Python packages

Offered by: Digital Work at Otto-Friedrich-Universität Bamberg License: CC BY 4.0

graph LR
    A["Python Packaging"] --> B0[<a href="#python-packages">Basics</a>] 
    A --> B1[<a href="#testing">Testing</a>]
    A --> B2[<a href="#documentation">Documentation</a>]
    A --> B3[<a href="#publishing">Publishing</a>]

    style A fill:#a2a2e2,stroke:#000,stroke-width:1px,color:#000
    style B1 fill:#d199f1,stroke:#000,stroke-width:1px,color:#000
    style B2 fill:#83cfc9,stroke:#000,stroke-width:1px,color:#000
    style B3 fill:#a5d3f2,stroke:#000,stroke-width:1px,color:#000
    style B0 fill:#f2d08b,stroke:#000,stroke-width:1px,color:#000

Basics

To create a Python package, it is essential to follow a clear structure that complies with best practices, such as those outlined in PEP 517 and PEP 518. The structure ensures that the package is maintainable, pip-installable, and ready for distribution. Below is an example of a typical package structure for CoLRev (Python) packages:

colrev-package
├── src
│   └── module.py
│   └── __init__.py
├── tests
│   └── __init__.py
├── LICENSE
├── README.md
└── poetry.lock
└── pyproject.toml

The __init__.py file marks a directory as a Python package, making its modules importable. It can also include initialization code for the package. For instance, it might define a package-wide variable or import frequently used modules to simplify access.

Managing CoLRev Packages

To manage CoLRev packages, we use Poetry, a modern dependency and packaging tool. Poetry simplifies the creation and management of Python projects by centralizing metadata and dependency specifications in a pyproject.toml file.
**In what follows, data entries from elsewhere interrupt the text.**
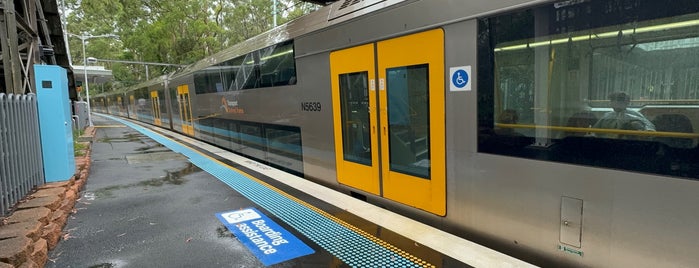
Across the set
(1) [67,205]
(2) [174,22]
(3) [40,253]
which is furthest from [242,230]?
(2) [174,22]

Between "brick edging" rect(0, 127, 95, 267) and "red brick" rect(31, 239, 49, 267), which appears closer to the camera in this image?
"brick edging" rect(0, 127, 95, 267)

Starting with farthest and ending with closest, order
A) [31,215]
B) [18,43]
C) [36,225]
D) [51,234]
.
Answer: [18,43] < [31,215] < [51,234] < [36,225]

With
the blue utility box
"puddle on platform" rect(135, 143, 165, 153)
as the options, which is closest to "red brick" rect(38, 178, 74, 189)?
the blue utility box

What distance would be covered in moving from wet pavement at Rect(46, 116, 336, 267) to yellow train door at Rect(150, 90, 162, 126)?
487 inches

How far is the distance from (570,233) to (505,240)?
585 millimetres

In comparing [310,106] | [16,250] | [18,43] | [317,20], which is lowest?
[16,250]

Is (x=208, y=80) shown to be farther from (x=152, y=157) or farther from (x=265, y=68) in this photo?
(x=265, y=68)

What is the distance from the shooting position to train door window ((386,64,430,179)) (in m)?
3.82

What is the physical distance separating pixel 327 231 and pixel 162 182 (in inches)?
152

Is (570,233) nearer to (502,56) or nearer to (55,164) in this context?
(502,56)

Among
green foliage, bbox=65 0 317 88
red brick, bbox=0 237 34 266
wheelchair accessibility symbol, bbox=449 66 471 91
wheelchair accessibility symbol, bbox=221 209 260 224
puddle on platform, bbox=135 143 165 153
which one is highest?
green foliage, bbox=65 0 317 88

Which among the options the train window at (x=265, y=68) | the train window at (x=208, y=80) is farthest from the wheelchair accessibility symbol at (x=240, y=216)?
the train window at (x=208, y=80)

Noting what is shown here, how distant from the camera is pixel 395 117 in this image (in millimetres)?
4203

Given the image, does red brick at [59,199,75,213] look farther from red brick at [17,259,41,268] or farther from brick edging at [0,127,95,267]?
red brick at [17,259,41,268]
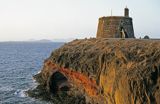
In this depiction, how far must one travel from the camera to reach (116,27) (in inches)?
1902

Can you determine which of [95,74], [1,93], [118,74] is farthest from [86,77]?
[1,93]

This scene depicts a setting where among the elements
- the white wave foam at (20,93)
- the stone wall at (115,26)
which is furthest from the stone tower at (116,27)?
the white wave foam at (20,93)

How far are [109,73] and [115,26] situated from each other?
20.0 meters

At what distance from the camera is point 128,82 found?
24.6 m

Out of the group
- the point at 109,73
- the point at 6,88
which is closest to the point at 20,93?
the point at 6,88

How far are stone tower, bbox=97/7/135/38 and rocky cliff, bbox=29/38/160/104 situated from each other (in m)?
8.01

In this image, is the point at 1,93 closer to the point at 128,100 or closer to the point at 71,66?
the point at 71,66

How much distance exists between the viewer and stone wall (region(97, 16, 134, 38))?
158 ft

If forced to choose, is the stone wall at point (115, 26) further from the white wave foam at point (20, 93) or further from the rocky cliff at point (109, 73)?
the white wave foam at point (20, 93)

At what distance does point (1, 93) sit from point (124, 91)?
25.7 meters

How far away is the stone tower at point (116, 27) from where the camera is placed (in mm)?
48188

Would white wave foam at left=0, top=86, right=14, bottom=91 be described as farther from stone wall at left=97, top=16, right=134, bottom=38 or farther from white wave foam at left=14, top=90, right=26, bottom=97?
stone wall at left=97, top=16, right=134, bottom=38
Below is an example pyproject.toml file for a CoLRev package:

[tool.poetry]
name = "colrev-package-name"  # Package name
version = "0.1.0"  # Initial version
description = "A short description of the package."
authors = [
    { name = "Author Name", email = "author@example.com" }
]
homepage = "https://example.com"
repository = "https://github.com/username/repo"
documentation = "https://example.com/docs"
bug-tracker = "https://github.com/username/repo/issues"
license = { file = "LICENSE" }
readme = "README.md"

[tool.poetry.dependencies]
python = ">=3.10, <3.13" # Python version
click = "^8.1.6" # Example dependency

[tool.poetry.scripts]
example-cli = "package.module:main_function"  # CLI entry point (example)

[build-system]
requires = ["poetry-core>=1.0.0", "cython<3.0"]
build-backend = "poetry.core.masonry.api"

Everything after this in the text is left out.